リビーも、プロデューサーも目を丸くする。


「ベルナデット。……代役を頼めるかしら?」


「御意」

ベルナデットが一歩前に出る。

「悪党をちぎっては投げ、愛想を振りまけば良いのだろう? ……筋肉労働だな。お安い御用だ」


「な、何を勝手な!」

プロデューサーが怒鳴るが、ベルナデットは彼を軽く睨んだだけで黙らせた。

物理的な「圧」のレベルが違う。


「リビーさん」

私は彼女の肩に掛かっていた重いマントの留め具を外した。

バサッ。

マントが床に落ちる。


「……あ……」

彼女の肩が、ふわりと軽くなる。


「今日はもう、世界のことなんて忘れなさい。

……ヴィランが出たら、警察に任せればいい。

……子供が泣いたら、親があやせばいい。

貴女一人が、全ての涙を拭う必要なんてないのよ」


私はマリアに合図した。

「マリア。彼女を『セーフハウス(例のリムジン)』へ。

……ホットミルクと、テディベアを用意して」


「畏まりました。
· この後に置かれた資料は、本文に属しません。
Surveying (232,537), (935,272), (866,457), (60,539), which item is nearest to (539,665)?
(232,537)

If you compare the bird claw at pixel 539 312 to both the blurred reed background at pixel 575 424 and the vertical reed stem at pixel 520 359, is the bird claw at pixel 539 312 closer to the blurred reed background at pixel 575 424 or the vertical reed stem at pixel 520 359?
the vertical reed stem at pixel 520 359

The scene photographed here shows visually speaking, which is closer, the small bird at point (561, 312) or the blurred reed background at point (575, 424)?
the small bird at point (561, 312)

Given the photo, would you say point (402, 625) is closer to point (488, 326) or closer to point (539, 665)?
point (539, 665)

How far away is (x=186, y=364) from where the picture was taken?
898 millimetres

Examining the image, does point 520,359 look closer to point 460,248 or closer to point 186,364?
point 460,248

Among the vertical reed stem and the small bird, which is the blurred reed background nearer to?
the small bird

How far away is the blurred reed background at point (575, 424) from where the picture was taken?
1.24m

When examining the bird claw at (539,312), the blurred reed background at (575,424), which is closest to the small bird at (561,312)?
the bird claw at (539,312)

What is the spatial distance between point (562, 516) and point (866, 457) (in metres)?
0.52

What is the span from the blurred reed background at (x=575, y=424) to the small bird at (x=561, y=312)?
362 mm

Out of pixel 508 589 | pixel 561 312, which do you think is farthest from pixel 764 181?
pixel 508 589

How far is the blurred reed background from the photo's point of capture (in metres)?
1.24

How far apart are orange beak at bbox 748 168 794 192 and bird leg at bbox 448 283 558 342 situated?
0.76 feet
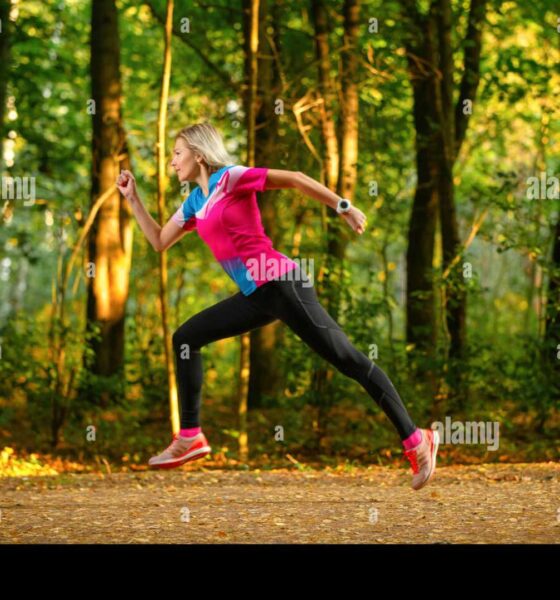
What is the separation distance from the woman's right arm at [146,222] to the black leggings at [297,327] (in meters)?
0.61

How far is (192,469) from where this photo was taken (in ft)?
44.3

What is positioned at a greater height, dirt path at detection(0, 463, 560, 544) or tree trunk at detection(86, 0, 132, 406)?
tree trunk at detection(86, 0, 132, 406)

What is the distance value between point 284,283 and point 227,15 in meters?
14.5

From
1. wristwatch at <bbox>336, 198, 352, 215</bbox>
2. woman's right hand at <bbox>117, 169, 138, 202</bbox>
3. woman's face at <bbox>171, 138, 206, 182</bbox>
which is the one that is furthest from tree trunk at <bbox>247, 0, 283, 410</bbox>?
wristwatch at <bbox>336, 198, 352, 215</bbox>

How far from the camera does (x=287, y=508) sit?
8602 millimetres

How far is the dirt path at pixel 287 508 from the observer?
7316 millimetres

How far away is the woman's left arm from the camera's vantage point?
6230 mm

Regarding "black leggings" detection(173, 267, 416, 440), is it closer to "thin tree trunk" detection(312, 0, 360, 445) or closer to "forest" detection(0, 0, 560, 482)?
"forest" detection(0, 0, 560, 482)

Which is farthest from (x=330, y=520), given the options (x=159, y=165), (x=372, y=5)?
(x=372, y=5)

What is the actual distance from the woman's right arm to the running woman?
12 millimetres

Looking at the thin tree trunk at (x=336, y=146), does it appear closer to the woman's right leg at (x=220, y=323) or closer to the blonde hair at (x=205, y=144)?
the blonde hair at (x=205, y=144)

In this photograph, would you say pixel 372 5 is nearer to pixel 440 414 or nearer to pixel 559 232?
pixel 559 232

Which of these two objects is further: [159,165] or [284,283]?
[159,165]

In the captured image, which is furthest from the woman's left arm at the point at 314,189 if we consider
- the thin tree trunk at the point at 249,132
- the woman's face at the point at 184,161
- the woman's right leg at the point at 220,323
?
the thin tree trunk at the point at 249,132
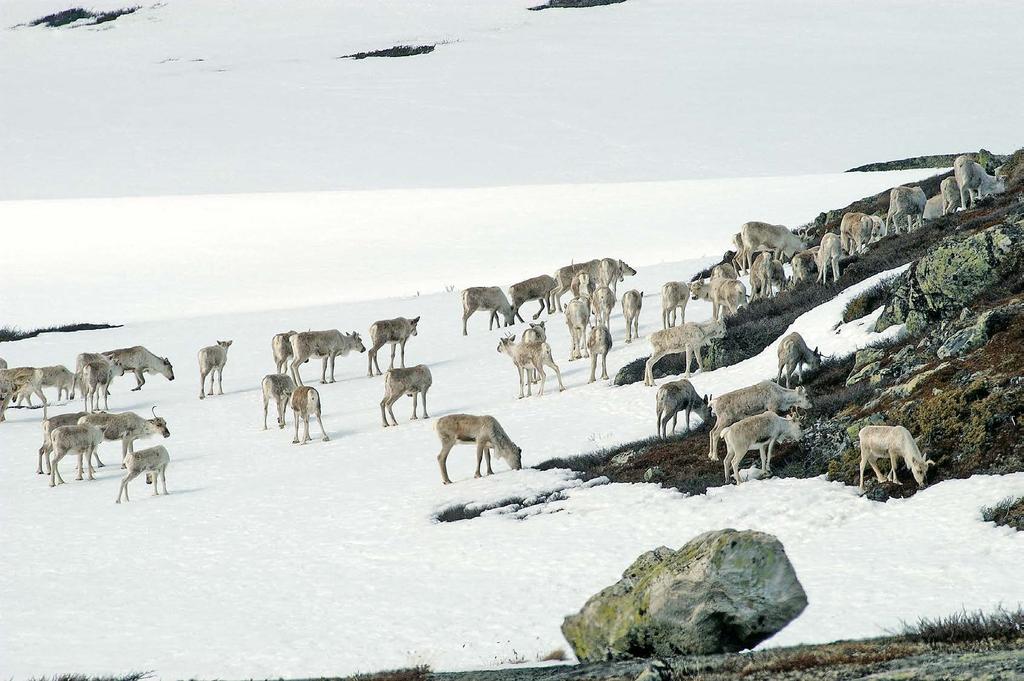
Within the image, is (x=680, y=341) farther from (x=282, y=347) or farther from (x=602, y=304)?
(x=282, y=347)

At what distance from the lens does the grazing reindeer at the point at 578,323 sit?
2883cm

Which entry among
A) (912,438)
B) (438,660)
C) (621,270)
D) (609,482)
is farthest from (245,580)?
(621,270)

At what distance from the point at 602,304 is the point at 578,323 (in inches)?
89.1

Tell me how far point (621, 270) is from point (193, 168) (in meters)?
42.0

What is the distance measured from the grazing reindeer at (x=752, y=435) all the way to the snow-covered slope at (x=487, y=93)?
4891 cm

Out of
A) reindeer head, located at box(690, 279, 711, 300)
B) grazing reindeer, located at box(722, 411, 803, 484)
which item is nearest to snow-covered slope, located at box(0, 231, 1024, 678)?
grazing reindeer, located at box(722, 411, 803, 484)

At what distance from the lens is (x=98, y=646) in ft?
44.7

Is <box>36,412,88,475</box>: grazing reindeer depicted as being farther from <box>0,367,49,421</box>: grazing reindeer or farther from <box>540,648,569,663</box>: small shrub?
<box>540,648,569,663</box>: small shrub

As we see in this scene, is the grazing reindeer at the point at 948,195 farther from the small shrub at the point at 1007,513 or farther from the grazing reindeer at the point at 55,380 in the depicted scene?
the grazing reindeer at the point at 55,380

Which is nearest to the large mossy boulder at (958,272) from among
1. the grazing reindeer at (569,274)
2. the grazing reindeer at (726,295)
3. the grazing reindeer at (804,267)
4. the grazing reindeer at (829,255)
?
the grazing reindeer at (829,255)

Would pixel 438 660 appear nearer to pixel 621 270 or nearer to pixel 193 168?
pixel 621 270

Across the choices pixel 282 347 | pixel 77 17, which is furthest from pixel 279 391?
pixel 77 17

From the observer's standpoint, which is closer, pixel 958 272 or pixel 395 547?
pixel 395 547

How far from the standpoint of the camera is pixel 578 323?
2891 centimetres
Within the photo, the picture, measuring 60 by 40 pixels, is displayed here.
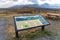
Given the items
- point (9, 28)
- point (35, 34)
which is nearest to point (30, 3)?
point (9, 28)

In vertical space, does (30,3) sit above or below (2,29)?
above

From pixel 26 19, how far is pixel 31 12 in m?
1.09

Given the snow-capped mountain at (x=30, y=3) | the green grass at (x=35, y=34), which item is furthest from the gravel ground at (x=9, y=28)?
the snow-capped mountain at (x=30, y=3)

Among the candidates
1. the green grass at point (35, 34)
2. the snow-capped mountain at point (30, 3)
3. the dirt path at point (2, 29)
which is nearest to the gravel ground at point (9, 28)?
the dirt path at point (2, 29)

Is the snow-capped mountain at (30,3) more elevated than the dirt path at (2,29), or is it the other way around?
the snow-capped mountain at (30,3)

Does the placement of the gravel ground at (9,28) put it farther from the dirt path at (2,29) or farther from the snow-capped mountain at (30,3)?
the snow-capped mountain at (30,3)

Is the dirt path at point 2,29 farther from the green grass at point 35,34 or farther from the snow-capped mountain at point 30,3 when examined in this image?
the snow-capped mountain at point 30,3

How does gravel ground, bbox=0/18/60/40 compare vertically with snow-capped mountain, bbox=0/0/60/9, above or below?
below

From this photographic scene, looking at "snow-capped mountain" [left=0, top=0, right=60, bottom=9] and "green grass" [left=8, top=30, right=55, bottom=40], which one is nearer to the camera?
"green grass" [left=8, top=30, right=55, bottom=40]

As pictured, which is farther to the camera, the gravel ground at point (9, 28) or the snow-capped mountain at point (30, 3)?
the snow-capped mountain at point (30, 3)

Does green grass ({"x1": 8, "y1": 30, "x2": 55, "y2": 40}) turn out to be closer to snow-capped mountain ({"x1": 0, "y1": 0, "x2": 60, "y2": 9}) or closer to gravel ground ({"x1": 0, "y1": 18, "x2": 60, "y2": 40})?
gravel ground ({"x1": 0, "y1": 18, "x2": 60, "y2": 40})

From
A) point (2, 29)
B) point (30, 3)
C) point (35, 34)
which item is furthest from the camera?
point (30, 3)

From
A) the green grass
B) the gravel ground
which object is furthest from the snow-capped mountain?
the green grass

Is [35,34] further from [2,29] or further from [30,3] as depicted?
[30,3]
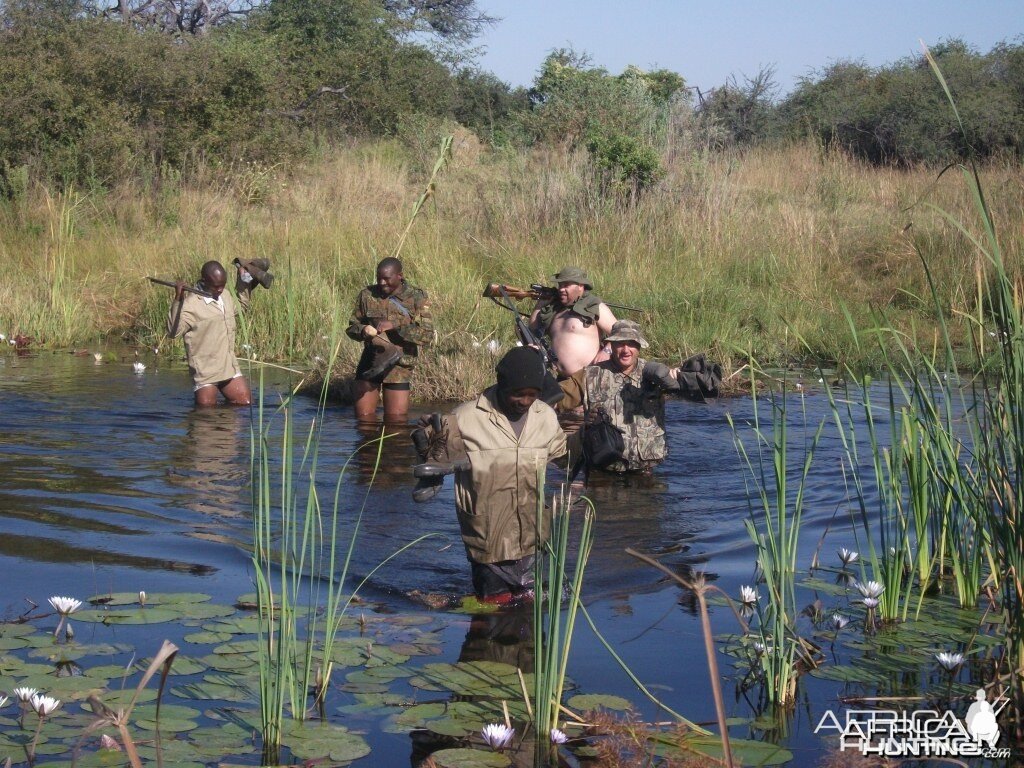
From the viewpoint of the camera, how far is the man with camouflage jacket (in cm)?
964

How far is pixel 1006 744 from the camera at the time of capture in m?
3.78

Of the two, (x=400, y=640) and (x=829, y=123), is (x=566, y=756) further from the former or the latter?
(x=829, y=123)

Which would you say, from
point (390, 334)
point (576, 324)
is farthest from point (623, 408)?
point (390, 334)

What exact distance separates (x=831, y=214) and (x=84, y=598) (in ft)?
42.8

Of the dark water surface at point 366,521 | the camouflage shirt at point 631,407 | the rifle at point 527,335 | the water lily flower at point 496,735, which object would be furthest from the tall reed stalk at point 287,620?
Answer: the rifle at point 527,335

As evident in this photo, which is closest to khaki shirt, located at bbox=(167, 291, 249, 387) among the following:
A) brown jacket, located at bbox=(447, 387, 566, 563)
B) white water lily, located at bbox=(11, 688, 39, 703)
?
brown jacket, located at bbox=(447, 387, 566, 563)

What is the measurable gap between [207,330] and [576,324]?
10.3ft

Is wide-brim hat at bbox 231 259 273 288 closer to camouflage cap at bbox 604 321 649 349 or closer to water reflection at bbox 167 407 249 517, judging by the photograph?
water reflection at bbox 167 407 249 517

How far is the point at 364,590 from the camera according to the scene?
5.74 metres

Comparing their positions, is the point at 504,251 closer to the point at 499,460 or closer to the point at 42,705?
the point at 499,460

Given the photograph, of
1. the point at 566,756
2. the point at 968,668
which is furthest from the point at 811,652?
the point at 566,756

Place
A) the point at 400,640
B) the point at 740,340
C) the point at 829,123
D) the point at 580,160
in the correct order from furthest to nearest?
the point at 829,123
the point at 580,160
the point at 740,340
the point at 400,640

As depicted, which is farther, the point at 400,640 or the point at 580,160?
the point at 580,160

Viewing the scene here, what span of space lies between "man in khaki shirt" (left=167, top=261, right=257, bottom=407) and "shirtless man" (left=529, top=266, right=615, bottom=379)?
2716 millimetres
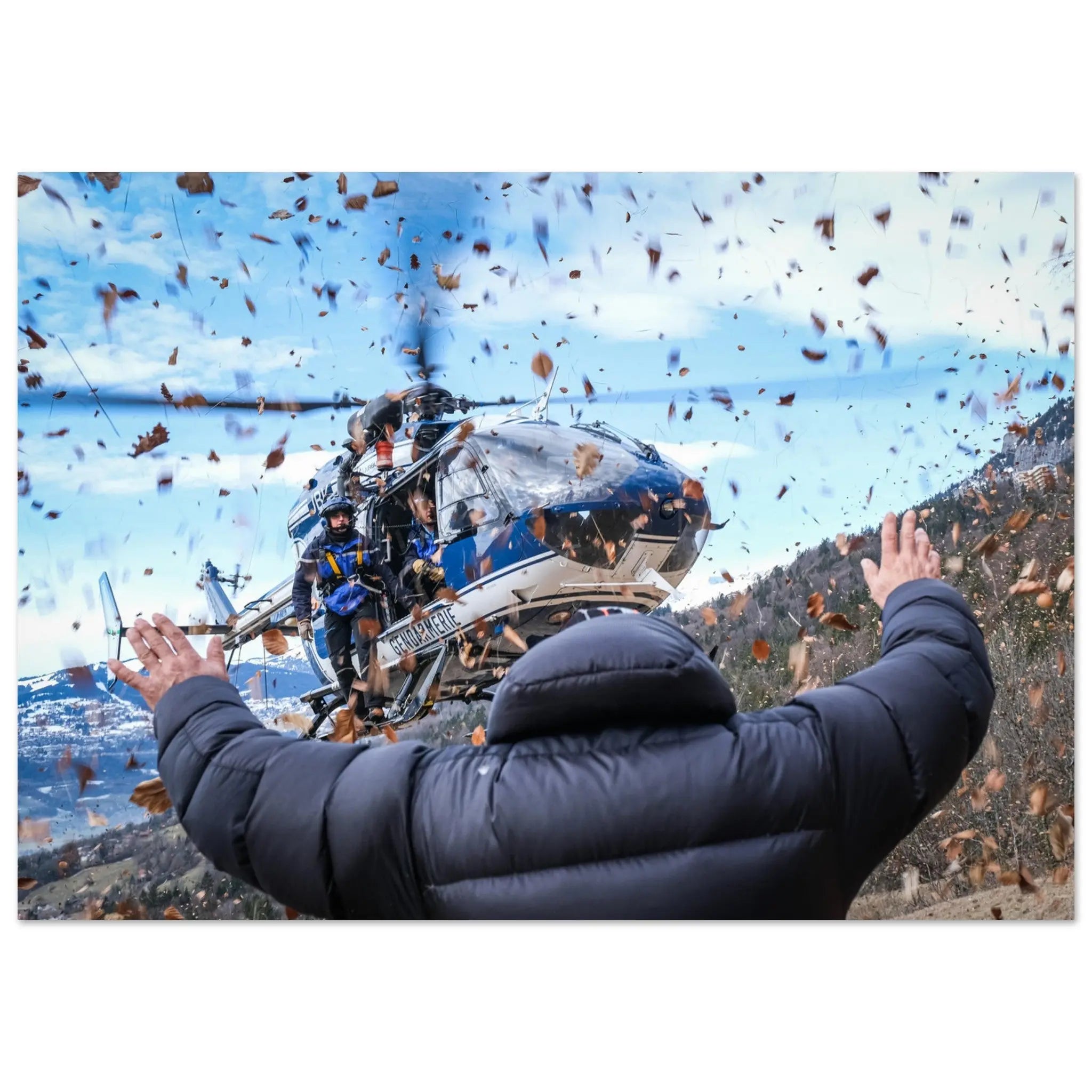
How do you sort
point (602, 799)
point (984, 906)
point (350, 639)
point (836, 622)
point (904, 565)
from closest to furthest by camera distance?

……リビー様、こちらへ」

マリアが優しく手を引く。


「……いいの? 本当に……行っていいの?」

リビーが何度も振り返る。

罪悪感と、安堵がない交ぜになった表情。


「ええ。……これからは、貴女が『助けられる番』よ」


私は彼女の背中を、そっと押した。

リビーはマリアに支えられながら、ふらつく足取りで楽屋を出て行った。

その後ろ姿は、スーパーヒーローではなく、ただの疲れ切った家出少女だった。


          ◇


残されたのは、真っ青な顔の大人たち。

「ど、どうするんだ! ショーに穴が空く!」

「暴動が起きるぞ!」


「ご心配なく」


ベルナデットが、リビーが脱ぎ捨てたマントを拾い上げ、自分の肩に雑に羽織った。


「私が『代役アンダースタディ』を務める。……ただし、私の流儀でな」


数分後。

ステージに再登場したのは、金髪のツインテール美少女ではなく、殺気立った眼光の女騎士(マント着用)だった。


「――お前たちがヴィランか?」


ベルナデットは、襲いかかってくる悪役アクターたちを、台本無視のガチ格闘術で瞬殺した。

ドガッ! バキッ! ズドン!

ワイヤーアクションなし。火薬なし。

純粋な人体破壊音だけがスタジアムに響き渡る。


「……え?」

「……強すぎない?」

「リビーって、あんなに強かったっけ……?」


観客がどよめく。

しかし、悪役を全滅させたベルナデットは、マイクを掴み、客席に向かって言い放った。


「――聞け、愚民ども!」


「!?」


「貴様らが求める『笑顔』のために、一人の少女がどれだけ泣いているか知っているか!

正義とは、犠牲の上に成り立つものではない!

……自分の尻くらい、自分で拭け!

ヒーローに頼るな! 己を鍛えろ! 以上だ!」


ベルナデットはマイクを床に叩きつけ、颯爽と退場した。


シーン……。

一万七千人が静まり返る。

そして、誰かがポツリと言った。


「……なんか、すげぇ説教されたけど……」

「……今の、かっこよくね?」

「リアルだ……。マジの正義だ……!」


ワァァァァァァッ!!

予想外の大歓声が巻き起こった。

「強いリビー」ではなく、「媚びないリビー」が、新たな熱狂を生んだのだ。


「……ふふ。ベルったら、荒っぽいですわね」


私は舞台袖で微笑んだ。

これでリビーの「完璧な偶像」にはヒビが入った。

でも、そのヒビから差し込む光こそが、彼女を救う希望になるはずだ。


「さて。……次は、彼女が脱ぎ捨てた『仮面』の中身を、じっくりと癒やして差し上げましょうか」


私はリムジンの待つ駐車場へと向かった。

そこには、初めて肩の荷を下ろした元・ヒーローが、ミルクを飲みながら、眠気と戦っているはずだ。


「お疲れ様、リビー。……明日の朝まで、誰も貴女を起こしたりしないわ」


ハリウッドの夕暮れ。

巨大な看板ビルボードのリビーの笑顔が、少しだけ寂しそうに見えた。

でも大丈夫。

これからは、作り物じゃない本当の笑顔を、私が教えてあげるから。